Son Ergenekon gözaltıları çerçevesinde Genelkurmay'dan yansıyan tepkiler hakkında bir açıklama yapan Özgür-Der, iki gündür Genelkurmay merkezli olarak başlatılan ve Yargıtayca da köpürtülen atmosferin, bürokratik oligarşi mensuplarına ve yandaşlarına dokunulmasının kabul edilemeyeceği kabulü üzerine kurulduğunu belirtti. Bu tutumun açıkça "Biz ayrıcalıklıyız, kimse bize dokunamaz!" tavrı olduğunu ifade eden Özgür-Der, Genelkurmay'ın ortaya çıkan bunca kirli plan, eylem ve bağlantıya rağmen "ülkenin değerli evlatları" klişesiyle çete bağlantılı darbecileri savunmaya çalıştığını vurguladı.
Özgür-Der Genel Merkezi'nden yapılan açıklamanın tam metni:
GENELKURMAY'DAN SKANDAL TALEP: PAŞALARA İMTİYAZ!
9 Ocak 2009
Medyada dün geceden itibaren Genelkurmay Başkanı'nın Ergenekon davasıyla ilgili olarak Cumhurbaşkanı ve Başbakan'a, bilhassa tutuklu ve kovuşturmaya tabi konumdaki generallerle ilgili olarak birtakım talepler ilettiğine dair yayınlar izlemekteyiz. Bütünüyle yargının yetki alanı içinde ele alınması gereken bir konuda yürütme organının bir parçası olan askeri bürokrasinin şefinin, yürütme organının tepesindeki kişilere değerlendirmelerini, taleplerini ve(ya) uyarılarını iletmesi Türkiye'ye has bir gariplik olsa gerek!
Hiç tartışmasız, Ergenekon dosyası çerçevesinde gerçekleştirilen son gözaltılara başta Genelkurmay olmak üzere bürokratik çevrelerin verdikleri tepkiler resmi ideoloji muhafızlarının hukuktan ne anladıklarının ibretlik bir belgesi olmuştur. Savcılık kararıyla yapılan işlemlere ilişkin olarak verilen tepkiler, bürokratik oligarşinin ve onun başta medya ve birtakım meslek örgütleri olmak üzere sivil ayağını teşkil eden uzantılarının Türkiye'nin bir hukuk devleti olması önünde büyük bir barikat oluşturduğunu ortaya koymuştur.
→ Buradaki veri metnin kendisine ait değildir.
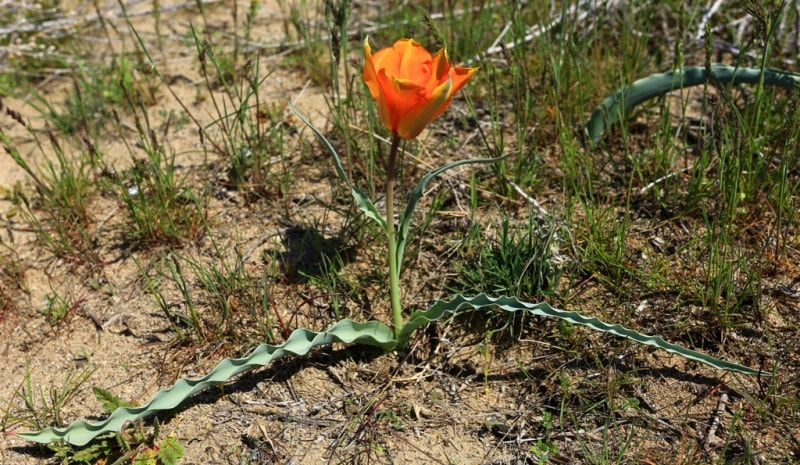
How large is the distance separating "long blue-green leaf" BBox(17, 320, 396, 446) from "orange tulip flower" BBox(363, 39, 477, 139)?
1.96ft

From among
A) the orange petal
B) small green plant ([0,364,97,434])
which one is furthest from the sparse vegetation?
the orange petal

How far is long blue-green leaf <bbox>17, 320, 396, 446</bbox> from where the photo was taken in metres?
1.84

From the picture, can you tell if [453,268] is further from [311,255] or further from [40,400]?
[40,400]

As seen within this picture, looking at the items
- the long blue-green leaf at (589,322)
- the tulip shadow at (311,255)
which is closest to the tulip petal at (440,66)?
the long blue-green leaf at (589,322)

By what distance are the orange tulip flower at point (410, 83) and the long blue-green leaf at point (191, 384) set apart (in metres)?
Answer: 0.60

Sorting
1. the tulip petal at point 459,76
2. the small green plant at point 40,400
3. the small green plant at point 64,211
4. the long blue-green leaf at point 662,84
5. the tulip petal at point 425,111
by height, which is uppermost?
the tulip petal at point 459,76

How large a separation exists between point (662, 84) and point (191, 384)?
1899 mm

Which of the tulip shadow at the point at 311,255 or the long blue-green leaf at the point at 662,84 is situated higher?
the long blue-green leaf at the point at 662,84

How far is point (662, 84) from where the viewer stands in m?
2.52

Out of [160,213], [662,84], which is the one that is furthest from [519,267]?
[160,213]

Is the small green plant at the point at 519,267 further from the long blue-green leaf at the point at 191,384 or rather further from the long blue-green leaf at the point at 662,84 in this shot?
the long blue-green leaf at the point at 662,84

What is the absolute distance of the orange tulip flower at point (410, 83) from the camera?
5.50 ft

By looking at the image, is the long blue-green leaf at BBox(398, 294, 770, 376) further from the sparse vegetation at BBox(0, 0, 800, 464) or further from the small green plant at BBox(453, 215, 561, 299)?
the small green plant at BBox(453, 215, 561, 299)

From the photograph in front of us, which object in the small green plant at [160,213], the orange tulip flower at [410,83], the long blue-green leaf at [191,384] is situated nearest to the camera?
the orange tulip flower at [410,83]
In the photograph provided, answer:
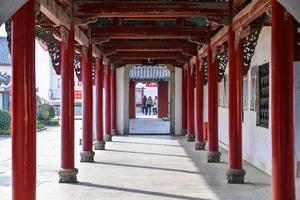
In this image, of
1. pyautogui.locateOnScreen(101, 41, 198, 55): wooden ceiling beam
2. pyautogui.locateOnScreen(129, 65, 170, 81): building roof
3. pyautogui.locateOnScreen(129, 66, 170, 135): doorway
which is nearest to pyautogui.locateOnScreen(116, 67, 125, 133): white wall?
pyautogui.locateOnScreen(129, 66, 170, 135): doorway

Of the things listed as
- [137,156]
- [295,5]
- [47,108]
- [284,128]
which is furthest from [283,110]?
[47,108]

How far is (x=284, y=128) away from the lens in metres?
6.25

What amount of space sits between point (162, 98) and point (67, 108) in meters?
28.9

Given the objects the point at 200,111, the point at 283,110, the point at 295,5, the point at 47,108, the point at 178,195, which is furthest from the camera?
the point at 47,108

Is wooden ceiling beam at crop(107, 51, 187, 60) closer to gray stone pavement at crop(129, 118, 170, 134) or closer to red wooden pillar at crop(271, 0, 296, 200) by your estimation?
gray stone pavement at crop(129, 118, 170, 134)

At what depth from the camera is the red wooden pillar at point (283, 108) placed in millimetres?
6254

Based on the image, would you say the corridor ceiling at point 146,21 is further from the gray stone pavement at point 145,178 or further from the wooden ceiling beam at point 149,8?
the gray stone pavement at point 145,178

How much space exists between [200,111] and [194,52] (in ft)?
6.42

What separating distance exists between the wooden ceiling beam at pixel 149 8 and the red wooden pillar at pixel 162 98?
89.8ft

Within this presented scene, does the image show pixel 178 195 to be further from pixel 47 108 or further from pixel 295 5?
pixel 47 108

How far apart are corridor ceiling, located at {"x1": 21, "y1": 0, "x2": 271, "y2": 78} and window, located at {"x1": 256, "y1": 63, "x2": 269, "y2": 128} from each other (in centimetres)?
112

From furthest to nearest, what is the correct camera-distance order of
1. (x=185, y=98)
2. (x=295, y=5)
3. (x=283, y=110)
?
(x=185, y=98)
(x=283, y=110)
(x=295, y=5)

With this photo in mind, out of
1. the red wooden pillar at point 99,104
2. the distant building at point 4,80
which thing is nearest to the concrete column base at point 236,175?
the red wooden pillar at point 99,104

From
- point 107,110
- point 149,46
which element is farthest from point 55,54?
point 107,110
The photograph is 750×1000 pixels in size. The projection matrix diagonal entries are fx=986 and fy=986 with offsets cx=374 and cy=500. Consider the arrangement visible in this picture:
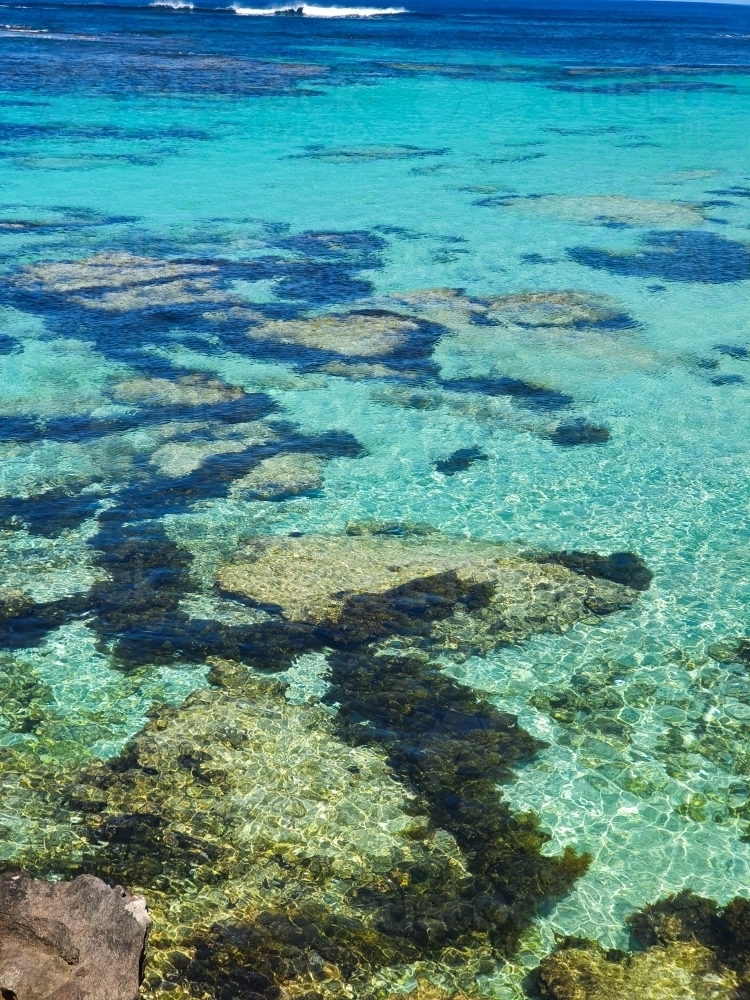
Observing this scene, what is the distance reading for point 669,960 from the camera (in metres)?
5.81

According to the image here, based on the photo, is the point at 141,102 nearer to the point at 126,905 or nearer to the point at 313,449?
the point at 313,449

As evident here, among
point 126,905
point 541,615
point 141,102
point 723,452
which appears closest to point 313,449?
point 541,615

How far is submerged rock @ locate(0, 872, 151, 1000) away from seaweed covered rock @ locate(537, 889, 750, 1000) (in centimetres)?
236

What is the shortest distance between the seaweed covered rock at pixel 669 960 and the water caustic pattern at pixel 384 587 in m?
0.02

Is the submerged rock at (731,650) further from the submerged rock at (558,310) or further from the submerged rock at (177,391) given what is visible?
the submerged rock at (558,310)

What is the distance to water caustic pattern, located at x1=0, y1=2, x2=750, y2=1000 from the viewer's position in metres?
6.14

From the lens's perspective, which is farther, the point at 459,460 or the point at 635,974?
the point at 459,460

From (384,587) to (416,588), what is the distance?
299 millimetres

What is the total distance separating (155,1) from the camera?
338ft

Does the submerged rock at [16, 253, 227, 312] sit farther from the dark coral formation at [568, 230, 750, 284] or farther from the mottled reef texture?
the mottled reef texture

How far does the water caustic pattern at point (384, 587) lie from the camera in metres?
6.14

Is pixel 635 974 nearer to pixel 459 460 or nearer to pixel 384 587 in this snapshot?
pixel 384 587

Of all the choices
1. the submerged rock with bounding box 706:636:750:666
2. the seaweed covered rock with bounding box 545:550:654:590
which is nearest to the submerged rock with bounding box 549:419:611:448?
the seaweed covered rock with bounding box 545:550:654:590

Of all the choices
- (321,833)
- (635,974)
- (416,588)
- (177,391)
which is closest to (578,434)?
(416,588)
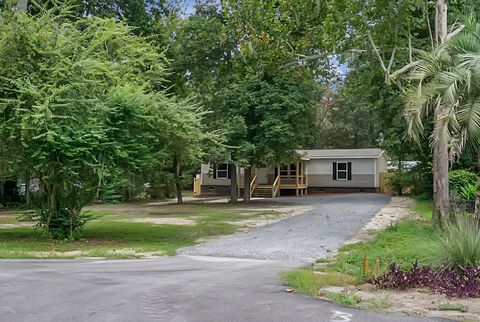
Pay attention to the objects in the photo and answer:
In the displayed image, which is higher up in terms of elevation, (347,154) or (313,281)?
(347,154)

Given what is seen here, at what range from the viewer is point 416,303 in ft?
21.6

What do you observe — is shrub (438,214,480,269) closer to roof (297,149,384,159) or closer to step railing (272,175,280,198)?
step railing (272,175,280,198)

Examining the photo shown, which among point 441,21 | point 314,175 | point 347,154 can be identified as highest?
point 441,21

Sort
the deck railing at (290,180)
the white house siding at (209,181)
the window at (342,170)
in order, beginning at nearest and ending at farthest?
1. the deck railing at (290,180)
2. the window at (342,170)
3. the white house siding at (209,181)

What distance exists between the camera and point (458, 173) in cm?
2275

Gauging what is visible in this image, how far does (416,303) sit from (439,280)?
998mm

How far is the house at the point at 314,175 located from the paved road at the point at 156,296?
31.4 m

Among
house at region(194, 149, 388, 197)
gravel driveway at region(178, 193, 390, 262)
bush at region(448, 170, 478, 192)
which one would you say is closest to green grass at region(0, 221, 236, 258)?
gravel driveway at region(178, 193, 390, 262)

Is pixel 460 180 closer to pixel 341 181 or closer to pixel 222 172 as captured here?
pixel 341 181

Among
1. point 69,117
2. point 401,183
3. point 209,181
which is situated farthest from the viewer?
point 209,181

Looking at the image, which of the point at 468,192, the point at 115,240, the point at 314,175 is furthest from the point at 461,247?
the point at 314,175

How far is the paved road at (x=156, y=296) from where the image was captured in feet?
19.4

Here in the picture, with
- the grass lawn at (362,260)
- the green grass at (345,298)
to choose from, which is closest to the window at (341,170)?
the grass lawn at (362,260)

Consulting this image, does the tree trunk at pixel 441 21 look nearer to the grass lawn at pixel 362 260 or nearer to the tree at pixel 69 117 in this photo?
the grass lawn at pixel 362 260
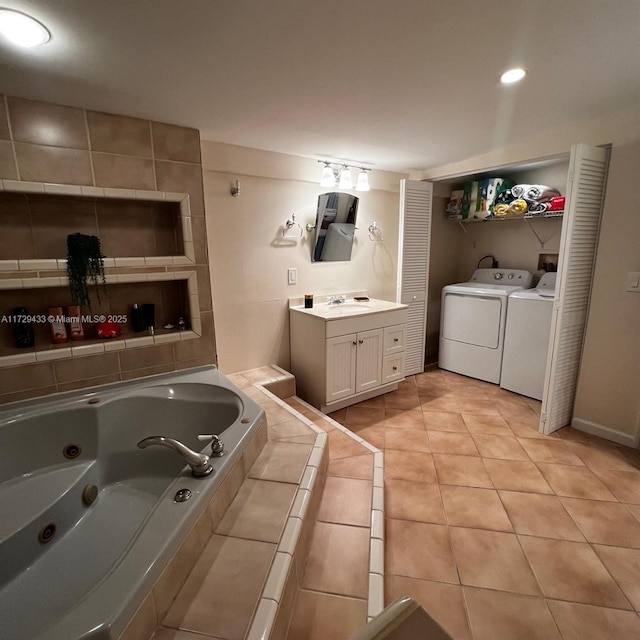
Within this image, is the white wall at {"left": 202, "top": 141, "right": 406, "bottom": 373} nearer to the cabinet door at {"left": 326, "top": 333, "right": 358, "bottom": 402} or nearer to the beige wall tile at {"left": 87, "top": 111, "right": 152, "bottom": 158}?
the beige wall tile at {"left": 87, "top": 111, "right": 152, "bottom": 158}

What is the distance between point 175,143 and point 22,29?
3.06 feet

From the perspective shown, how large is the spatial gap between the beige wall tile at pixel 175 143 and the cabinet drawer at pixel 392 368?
2.08 metres

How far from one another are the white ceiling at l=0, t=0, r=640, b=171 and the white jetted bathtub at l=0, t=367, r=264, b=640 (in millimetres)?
1522

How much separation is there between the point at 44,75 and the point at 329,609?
2325 mm

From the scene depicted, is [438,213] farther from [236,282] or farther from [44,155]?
[44,155]

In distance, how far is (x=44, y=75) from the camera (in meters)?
1.42

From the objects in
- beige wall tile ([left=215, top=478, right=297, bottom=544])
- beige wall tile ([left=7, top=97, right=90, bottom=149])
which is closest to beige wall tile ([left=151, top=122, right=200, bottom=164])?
beige wall tile ([left=7, top=97, right=90, bottom=149])

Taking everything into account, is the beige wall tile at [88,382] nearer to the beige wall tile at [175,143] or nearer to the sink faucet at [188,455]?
the sink faucet at [188,455]

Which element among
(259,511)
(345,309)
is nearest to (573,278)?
(345,309)

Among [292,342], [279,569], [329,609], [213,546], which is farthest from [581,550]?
[292,342]

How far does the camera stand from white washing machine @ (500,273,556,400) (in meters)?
2.77

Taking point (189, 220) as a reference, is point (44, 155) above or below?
above

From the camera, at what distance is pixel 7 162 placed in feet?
5.33

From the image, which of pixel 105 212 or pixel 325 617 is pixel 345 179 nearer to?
pixel 105 212
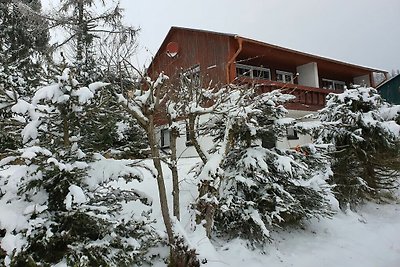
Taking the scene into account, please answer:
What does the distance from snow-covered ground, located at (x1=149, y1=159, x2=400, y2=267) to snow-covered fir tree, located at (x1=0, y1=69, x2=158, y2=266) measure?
1212 millimetres

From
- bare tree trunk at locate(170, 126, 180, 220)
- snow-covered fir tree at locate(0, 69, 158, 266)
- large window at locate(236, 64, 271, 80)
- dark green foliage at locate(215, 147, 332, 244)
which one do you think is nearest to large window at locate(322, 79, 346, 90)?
large window at locate(236, 64, 271, 80)

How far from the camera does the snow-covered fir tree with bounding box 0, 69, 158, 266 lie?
4055 millimetres

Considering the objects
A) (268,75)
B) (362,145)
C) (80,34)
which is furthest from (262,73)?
(362,145)

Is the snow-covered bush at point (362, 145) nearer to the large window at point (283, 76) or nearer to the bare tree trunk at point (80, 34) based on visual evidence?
the large window at point (283, 76)

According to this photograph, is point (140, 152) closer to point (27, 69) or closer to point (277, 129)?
point (277, 129)

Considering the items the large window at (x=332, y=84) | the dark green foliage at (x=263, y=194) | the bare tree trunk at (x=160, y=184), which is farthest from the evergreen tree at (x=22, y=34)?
the large window at (x=332, y=84)

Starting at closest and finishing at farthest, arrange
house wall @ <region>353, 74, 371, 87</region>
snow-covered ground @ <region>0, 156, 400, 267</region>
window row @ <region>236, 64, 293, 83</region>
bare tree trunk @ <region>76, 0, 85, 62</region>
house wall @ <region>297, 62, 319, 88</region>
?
1. snow-covered ground @ <region>0, 156, 400, 267</region>
2. bare tree trunk @ <region>76, 0, 85, 62</region>
3. window row @ <region>236, 64, 293, 83</region>
4. house wall @ <region>297, 62, 319, 88</region>
5. house wall @ <region>353, 74, 371, 87</region>

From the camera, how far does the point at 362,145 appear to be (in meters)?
9.47

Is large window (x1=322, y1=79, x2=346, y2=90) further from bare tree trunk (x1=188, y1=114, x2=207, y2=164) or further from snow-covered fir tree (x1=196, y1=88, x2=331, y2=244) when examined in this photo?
bare tree trunk (x1=188, y1=114, x2=207, y2=164)

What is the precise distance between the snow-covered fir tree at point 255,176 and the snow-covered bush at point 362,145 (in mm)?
1662

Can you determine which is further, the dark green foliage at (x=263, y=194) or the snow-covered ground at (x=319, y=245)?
the dark green foliage at (x=263, y=194)

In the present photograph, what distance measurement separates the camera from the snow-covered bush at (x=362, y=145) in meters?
9.07

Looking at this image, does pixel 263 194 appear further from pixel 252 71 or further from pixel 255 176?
pixel 252 71

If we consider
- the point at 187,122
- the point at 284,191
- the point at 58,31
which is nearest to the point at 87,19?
the point at 58,31
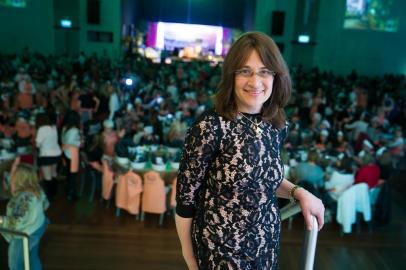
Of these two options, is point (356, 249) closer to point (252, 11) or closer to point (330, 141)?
point (330, 141)

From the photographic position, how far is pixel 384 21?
59.7 ft

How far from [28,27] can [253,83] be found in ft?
58.2

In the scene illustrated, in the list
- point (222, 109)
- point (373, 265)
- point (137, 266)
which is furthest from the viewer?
point (373, 265)

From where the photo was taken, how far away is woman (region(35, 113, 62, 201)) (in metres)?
5.62

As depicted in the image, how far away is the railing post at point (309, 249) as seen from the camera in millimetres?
1112

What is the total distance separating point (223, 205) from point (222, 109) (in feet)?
0.97

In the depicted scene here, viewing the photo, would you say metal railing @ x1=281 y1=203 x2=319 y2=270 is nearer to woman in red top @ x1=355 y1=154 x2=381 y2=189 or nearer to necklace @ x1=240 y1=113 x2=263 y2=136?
necklace @ x1=240 y1=113 x2=263 y2=136

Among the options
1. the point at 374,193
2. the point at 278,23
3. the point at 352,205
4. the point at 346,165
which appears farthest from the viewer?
the point at 278,23

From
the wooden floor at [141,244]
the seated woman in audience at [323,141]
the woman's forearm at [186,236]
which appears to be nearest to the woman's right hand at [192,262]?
the woman's forearm at [186,236]

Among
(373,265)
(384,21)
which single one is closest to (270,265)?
(373,265)

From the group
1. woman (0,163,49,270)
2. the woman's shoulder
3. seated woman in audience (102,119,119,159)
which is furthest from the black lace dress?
seated woman in audience (102,119,119,159)

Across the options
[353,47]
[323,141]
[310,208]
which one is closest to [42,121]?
[323,141]

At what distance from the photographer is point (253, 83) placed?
4.26ft

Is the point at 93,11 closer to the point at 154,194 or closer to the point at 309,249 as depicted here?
the point at 154,194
İki gündür Genelkurmay merkezli olarak başlatılan ve Yargıtayca da köpürtülen atmosfer özetle bürokratik oligarşi mensuplarına ve yandaşlarına dokunulmasının kabul edilemeyeceği kabulü üzerine kurulmuştur. Bu tutum açıkça "Biz ayrıcalıklıyız, kimse bize dokunamaz!" tavrıdır. Bu imajı beselemek için alttan alta darbe sopası göstermekten bile çekinmeyen bu zihniyet, imajını ve çıkarlarını koruma adına ülkeyi ve toplumu gerilime sürüklemekten de kaçınmamaktadır. Gözaltına alınmamak için Rusya'ya kaçan emekli generalinden, evlerinde onlarca silah ve bomba ele geçirilen yarbayına kadar pek çok mensubu darbeci çete pisliğine bulaşmış Genelkurmay ise temizleme, ayıklama çabasına girişmek yerine akıl almaz bir tutumla "mesleki dayanışma" refleksi içine girmiş görünmektedir.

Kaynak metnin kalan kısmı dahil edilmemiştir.